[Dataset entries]
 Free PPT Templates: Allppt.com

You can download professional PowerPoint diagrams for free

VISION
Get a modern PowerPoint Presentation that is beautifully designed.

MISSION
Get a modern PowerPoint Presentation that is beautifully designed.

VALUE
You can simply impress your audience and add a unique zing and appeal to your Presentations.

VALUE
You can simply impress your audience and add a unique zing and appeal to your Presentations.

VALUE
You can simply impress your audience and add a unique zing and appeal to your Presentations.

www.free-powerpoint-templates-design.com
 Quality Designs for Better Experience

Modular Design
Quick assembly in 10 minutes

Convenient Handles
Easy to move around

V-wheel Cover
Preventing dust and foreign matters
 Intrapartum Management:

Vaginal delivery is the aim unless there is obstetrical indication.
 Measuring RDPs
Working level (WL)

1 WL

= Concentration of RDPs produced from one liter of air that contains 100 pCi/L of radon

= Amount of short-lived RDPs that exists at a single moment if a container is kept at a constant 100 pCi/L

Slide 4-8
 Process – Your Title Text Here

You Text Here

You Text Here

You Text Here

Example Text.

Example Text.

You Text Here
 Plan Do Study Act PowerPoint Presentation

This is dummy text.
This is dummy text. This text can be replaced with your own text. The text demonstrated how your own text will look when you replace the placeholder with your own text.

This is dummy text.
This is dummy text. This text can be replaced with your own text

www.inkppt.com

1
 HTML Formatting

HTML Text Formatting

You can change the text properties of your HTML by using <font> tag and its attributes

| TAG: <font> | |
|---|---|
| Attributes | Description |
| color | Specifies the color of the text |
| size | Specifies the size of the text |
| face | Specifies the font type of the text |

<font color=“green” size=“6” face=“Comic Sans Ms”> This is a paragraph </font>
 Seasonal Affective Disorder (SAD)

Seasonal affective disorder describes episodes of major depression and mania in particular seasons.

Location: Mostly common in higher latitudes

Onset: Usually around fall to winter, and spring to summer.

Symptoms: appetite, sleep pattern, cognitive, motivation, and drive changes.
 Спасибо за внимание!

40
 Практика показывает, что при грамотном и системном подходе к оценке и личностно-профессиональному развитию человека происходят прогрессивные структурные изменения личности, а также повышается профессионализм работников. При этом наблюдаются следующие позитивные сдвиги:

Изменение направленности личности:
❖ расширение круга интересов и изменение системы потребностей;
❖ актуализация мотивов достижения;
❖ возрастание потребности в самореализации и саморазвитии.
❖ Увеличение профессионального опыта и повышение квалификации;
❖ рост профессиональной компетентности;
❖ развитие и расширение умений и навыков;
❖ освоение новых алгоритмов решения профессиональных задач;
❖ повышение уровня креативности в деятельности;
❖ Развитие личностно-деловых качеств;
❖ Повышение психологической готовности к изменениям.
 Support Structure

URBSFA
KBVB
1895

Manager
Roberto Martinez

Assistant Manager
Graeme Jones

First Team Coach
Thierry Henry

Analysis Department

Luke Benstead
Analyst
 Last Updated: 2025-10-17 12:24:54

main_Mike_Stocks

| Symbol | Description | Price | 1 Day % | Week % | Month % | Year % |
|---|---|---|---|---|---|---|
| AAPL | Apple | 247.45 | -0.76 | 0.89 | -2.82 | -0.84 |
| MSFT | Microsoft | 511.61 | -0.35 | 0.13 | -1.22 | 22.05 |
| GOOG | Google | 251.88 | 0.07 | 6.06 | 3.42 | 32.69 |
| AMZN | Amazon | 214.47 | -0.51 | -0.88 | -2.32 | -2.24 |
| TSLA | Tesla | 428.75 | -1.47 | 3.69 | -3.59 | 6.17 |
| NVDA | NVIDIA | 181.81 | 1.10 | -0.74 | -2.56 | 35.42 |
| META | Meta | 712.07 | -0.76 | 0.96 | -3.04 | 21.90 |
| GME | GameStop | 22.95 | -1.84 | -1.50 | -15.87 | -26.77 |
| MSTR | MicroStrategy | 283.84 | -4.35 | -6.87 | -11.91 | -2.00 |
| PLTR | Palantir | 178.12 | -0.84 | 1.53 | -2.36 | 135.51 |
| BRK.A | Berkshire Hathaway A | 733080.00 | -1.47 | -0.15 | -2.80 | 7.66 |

REQUIREMENT → Return the entries above, every line intact.

RESPONSE BELOW →
 Free PPT Templates: Allppt.com

You can download professional PowerPoint diagrams for free

VISION
Get a modern PowerPoint Presentation that is beautifully designed.

MISSION
Get a modern PowerPoint Presentation that is beautifully designed.

VALUE
You can simply impress your audience and add a unique zing and appeal to your Presentations.

VALUE
You can simply impress your audience and add a unique zing and appeal to your Presentations.

VALUE
You can simply impress your audience and add a unique zing and appeal to your Presentations.

www.free-powerpoint-templates-design.com
 Quality Designs for Better Experience

Modular Design
Quick assembly in 10 minutes

Convenient Handles
Easy to move around

V-wheel Cover
Preventing dust and foreign matters
 Intrapartum Management:

Vaginal delivery is the aim unless there is obstetrical indication.
 Measuring RDPs
Working level (WL)

1 WL

= Concentration of RDPs produced from one liter of air that contains 100 pCi/L of radon

= Amount of short-lived RDPs that exists at a single moment if a container is kept at a constant 100 pCi/L

Slide 4-8
 Process – Your Title Text Here

You Text Here

You Text Here

You Text Here

Example Text.

Example Text.

You Text Here
 Plan Do Study Act PowerPoint Presentation

This is dummy text.
This is dummy text. This text can be replaced with your own text. The text demonstrated how your own text will look when you replace the placeholder with your own text.

This is dummy text.
This is dummy text. This text can be replaced with your own text

www.inkppt.com

1
 HTML Formatting

HTML Text Formatting

You can change the text properties of your HTML by using <font> tag and its attributes

| TAG: <font> | |
|---|---|
| Attributes | Description |
| color | Specifies the color of the text |
| size | Specifies the size of the text |
| face | Specifies the font type of the text |

<font color=“green” size=“6” face=“Comic Sans Ms”> This is a paragraph </font>
 Seasonal Affective Disorder (SAD)

Seasonal affective disorder describes episodes of major depression and mania in particular seasons.

Location: Mostly common in higher latitudes

Onset: Usually around fall to winter, and spring to summer.

Symptoms: appetite, sleep pattern, cognitive, motivation, and drive changes.
 Спасибо за внимание!

40
 Практика показывает, что при грамотном и системном подходе к оценке и личностно-профессиональному развитию человека происходят прогрессивные структурные изменения личности, а также повышается профессионализм работников. При этом наблюдаются следующие позитивные сдвиги:

Изменение направленности личности:
❖ расширение круга интересов и изменение системы потребностей;
❖ актуализация мотивов достижения;
❖ возрастание потребности в самореализации и саморазвитии.
❖ Увеличение профессионального опыта и повышение квалификации;
❖ рост профессиональной компетентности;
❖ развитие и расширение умений и навыков;
❖ освоение новых алгоритмов решения профессиональных задач;
❖ повышение уровня креативности в деятельности;
❖ Развитие личностно-деловых качеств;
❖ Повышение психологической готовности к изменениям.
 Support Structure

URBSFA
KBVB
1895

Manager
Roberto Martinez

Assistant Manager
Graeme Jones

First Team Coach
Thierry Henry

Analysis Department

Luke Benstead
Analyst
 Last Updated: 2025-10-17 12:24:54

main_Mike_Stocks

| Symbol | Description | Price | 1 Day % | Week % | Month % | Year % |
|---|---|---|---|---|---|---|
| AAPL | Apple | 247.45 | -0.76 | 0.89 | -2.82 | -0.84 |
| MSFT | Microsoft | 511.61 | -0.35 | 0.13 | -1.22 | 22.05 |
| GOOG | Google | 251.88 | 0.07 | 6.06 | 3.42 | 32.69 |
| AMZN | Amazon | 214.47 | -0.51 | -0.88 | -2.32 | -2.24 |
| TSLA | Tesla | 428.75 | -1.47 | 3.69 | -3.59 | 6.17 |
| NVDA | NVIDIA | 181.81 | 1.10 | -0.74 | -2.56 | 35.42 |
| META | Meta | 712.07 | -0.76 | 0.96 | -3.04 | 21.90 |
| GME | GameStop | 22.95 | -1.84 | -1.50 | -15.87 | -26.77 |
| MSTR | MicroStrategy | 283.84 | -4.35 | -6.87 | -11.91 | -2.00 |
| PLTR | Palantir | 178.12 | -0.84 | 1.53 | -2.36 | 135.51 |
| BRK.A | Berkshire Hathaway A | 733080.00 | -1.47 | -0.15 | -2.80 | 7.66 |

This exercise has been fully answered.